Time-Varying Optimization for Streaming Data Via Temporal Weighting
Abrar, Michelusi, Larsson
Classical optimization theory deals with fixed, time-invariant objective functions. However, time-varying optimization has emerged as an important subject for decision-making in dynamic environments. In this work, we study the problem of learning from streaming data through a time-varying optimization lens. Unlike prior works that focus on generic formulations, we introduce a structured, \emph{weight-based} formulation that explicitly captures the streaming-data origin of the time-varying objective, where at each time step, an agent aims to minimize a weighted average loss over all the past data samples. We focus on two specific weighting strategies: (1) uniform weights, which treat all samples equally, and (2) discounted weights, which geometrically decay the influence of older data. For both schemes, we derive tight bounds on the ``tracking error'' (TE), defined as the deviation between the model parameter and the time-varying optimum at a given time step, under gradient descent (GD) updates. We show that under uniform weighting, the TE vanishes asymptotically with a $\mathcal{O}(1/t)$ decay rate, whereas discounted weighting incurs a nonzero error floor controlled by the discount factor and the number of gradient updates performed at each time step. Our theoretical findings are validated through numerical simulations.
academic
Time-Varying Optimization for Streaming Data Via Temporal Weighting
Traditional optimization theory addresses fixed, time-invariant objective functions. However, time-varying optimization has become an important topic for decision-making in dynamic environments. This paper investigates the streaming data learning problem from the perspective of time-varying optimization. Unlike prior work focusing on generic formulations, we introduce a structured weight-based formulation that explicitly captures the streaming data sources of time-varying objectives, where an agent aims to minimize the weighted average loss of all past data samples at each time step. We focus on two specific weighting strategies: (1) uniform weights, treating all samples equally; (2) discounted weights, with geometric decay of older data's influence. For both schemes, we derive tight bounds on "tracking error" (TE) under gradient descent (GD) updates, where TE is defined as the deviation between model parameters and the time-varying optimal solution at a given time step. We prove that under uniform weighting, TE asymptotically vanishes at a decay rate of O(1/t), while discounted weighting produces a non-zero error lower bound controlled by the discount factor and the number of gradient updates performed at each time step.

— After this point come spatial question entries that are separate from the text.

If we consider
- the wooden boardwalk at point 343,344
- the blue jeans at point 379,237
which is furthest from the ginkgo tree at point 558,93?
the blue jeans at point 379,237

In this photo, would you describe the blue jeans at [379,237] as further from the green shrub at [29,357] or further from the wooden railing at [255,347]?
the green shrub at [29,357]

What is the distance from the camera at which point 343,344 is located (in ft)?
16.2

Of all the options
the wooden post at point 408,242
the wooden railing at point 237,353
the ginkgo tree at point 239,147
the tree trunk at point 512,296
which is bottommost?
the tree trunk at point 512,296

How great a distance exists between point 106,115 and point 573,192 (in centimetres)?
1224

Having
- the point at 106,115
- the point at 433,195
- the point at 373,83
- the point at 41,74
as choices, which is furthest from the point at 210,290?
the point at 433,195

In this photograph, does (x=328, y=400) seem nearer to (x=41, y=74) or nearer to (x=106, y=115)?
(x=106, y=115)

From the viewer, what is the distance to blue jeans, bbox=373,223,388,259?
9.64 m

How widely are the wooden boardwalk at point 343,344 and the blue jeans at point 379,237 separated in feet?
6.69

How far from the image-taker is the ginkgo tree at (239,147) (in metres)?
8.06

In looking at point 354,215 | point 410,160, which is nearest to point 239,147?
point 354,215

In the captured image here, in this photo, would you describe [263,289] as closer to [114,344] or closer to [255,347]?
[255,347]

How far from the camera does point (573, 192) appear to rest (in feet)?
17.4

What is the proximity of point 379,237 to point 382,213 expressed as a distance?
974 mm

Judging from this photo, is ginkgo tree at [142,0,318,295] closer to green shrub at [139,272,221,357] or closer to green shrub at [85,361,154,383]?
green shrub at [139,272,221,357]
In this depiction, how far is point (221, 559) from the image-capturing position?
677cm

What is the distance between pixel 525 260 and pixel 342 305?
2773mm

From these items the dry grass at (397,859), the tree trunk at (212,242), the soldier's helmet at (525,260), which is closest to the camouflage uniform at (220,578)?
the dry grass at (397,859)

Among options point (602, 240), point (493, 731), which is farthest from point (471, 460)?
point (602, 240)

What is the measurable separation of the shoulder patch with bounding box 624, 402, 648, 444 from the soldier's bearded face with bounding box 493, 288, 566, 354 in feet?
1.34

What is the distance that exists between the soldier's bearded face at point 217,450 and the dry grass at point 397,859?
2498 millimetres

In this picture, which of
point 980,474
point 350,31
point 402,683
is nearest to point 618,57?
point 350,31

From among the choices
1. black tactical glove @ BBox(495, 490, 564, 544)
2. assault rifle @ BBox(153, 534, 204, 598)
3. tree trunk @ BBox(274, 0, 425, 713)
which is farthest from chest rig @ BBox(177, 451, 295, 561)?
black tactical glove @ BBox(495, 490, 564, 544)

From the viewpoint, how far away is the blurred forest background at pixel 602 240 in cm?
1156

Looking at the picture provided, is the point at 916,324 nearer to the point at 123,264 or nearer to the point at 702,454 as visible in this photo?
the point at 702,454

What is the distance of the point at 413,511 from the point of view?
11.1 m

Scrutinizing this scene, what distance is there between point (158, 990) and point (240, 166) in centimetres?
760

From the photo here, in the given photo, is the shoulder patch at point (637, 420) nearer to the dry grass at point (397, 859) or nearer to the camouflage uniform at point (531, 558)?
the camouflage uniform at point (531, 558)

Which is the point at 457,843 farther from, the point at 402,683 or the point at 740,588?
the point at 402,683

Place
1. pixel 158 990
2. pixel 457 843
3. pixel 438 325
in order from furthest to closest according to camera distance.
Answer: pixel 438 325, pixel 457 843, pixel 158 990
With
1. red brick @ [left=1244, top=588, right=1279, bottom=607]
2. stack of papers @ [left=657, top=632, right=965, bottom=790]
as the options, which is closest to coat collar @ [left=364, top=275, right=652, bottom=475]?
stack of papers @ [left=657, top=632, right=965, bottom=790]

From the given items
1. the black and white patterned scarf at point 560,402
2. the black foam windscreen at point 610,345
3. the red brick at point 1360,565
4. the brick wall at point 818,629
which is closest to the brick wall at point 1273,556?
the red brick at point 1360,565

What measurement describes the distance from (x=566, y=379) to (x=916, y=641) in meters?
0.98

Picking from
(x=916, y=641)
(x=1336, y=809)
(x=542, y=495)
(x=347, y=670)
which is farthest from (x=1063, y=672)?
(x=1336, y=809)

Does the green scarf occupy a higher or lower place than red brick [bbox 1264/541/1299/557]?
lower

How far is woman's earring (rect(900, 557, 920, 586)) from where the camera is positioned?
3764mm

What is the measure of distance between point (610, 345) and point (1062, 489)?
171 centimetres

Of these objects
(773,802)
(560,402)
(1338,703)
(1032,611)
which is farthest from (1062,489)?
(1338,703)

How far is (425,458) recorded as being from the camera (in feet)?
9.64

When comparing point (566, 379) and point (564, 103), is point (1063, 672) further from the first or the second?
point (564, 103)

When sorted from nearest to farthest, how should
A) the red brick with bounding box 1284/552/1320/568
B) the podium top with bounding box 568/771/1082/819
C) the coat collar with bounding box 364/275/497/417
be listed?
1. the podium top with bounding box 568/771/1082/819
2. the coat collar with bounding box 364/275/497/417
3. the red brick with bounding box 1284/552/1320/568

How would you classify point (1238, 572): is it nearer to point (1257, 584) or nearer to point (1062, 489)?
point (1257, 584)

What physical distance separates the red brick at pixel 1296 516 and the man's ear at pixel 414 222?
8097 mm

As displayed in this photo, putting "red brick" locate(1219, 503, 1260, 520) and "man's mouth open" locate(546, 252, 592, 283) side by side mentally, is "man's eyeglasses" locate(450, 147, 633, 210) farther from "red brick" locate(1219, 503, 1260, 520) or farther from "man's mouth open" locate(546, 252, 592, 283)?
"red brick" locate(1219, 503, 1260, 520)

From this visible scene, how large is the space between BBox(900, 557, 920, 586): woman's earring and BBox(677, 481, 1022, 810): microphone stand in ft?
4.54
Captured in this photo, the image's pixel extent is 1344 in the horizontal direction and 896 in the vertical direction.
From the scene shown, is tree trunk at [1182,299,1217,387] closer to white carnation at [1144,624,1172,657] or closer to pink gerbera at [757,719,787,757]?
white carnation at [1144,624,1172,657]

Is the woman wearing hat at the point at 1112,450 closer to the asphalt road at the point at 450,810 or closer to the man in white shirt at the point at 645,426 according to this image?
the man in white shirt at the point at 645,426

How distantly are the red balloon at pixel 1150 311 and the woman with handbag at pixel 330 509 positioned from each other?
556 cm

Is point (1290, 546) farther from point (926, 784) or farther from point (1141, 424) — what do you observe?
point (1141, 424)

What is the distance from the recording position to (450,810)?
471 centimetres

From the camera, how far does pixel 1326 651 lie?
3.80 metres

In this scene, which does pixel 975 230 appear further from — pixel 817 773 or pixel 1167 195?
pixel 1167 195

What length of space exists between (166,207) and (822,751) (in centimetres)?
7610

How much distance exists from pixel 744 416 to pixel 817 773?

The core problem addressed in this paper is time-varying optimization learning in streaming data environments. Specifically:
Limitations of Traditional Optimization: Classical machine learning optimizes static objective functions, assuming static data distributions, but real-world solutions operate in dynamically evolving environments
Streaming Data Challenges: Data arrives sequentially, objective functions evolve over time, resulting in non-stationary optimization problems
Computational Constraints: In real-time or resource-limited settings, only a limited number of updates can be performed at each time step
Loose Bounds in Generic Formulations: Most existing work focuses on generic time-varying formulations, ignoring the inherent structure of streaming data, potentially leading to loose tracking error bounds
Lack of Structured Analysis: Existing methods do not explicitly exploit the weight structure of streaming data to obtain tighter performance bounds
Theory-Practice Gap: Methods in continual learning are mostly empirical, lacking theoretical foundations
Structured Weight Formulation: Introduces time-varying objective functions that explicitly capture streaming data structure, defined as weighted averages of losses from all past samples
Theoretical Analysis of Two Weighting Strategies:
Uniform weights: Proves tracking error vanishes asymptotically at O(1/t) rate
Impact of Gradient Updates: Increasing E from 10 to 20 improves empirical TE by approximately 0.09 factor, quantitatively matching theoretical predictions
Long-term Behavior: For large t, TE is dominated by residual error from minimizer drift
Proposition 3: To ensure ATEγ≤ϵ, the following number of gradient updates must be performed:
E≥ln(1−ημ)ln(C′(1−γ)+ϵϵ)
resulting in O(ln(1/ε)) gradient iteration complexity.
This paper is the first to theoretically bridge time-varying optimization and continual learning, providing explicit analysis of streaming data structure.
The paper cites 40 related references covering important works in time-varying optimization, continual learning, and convex optimization, providing a solid theoretical foundation for the research.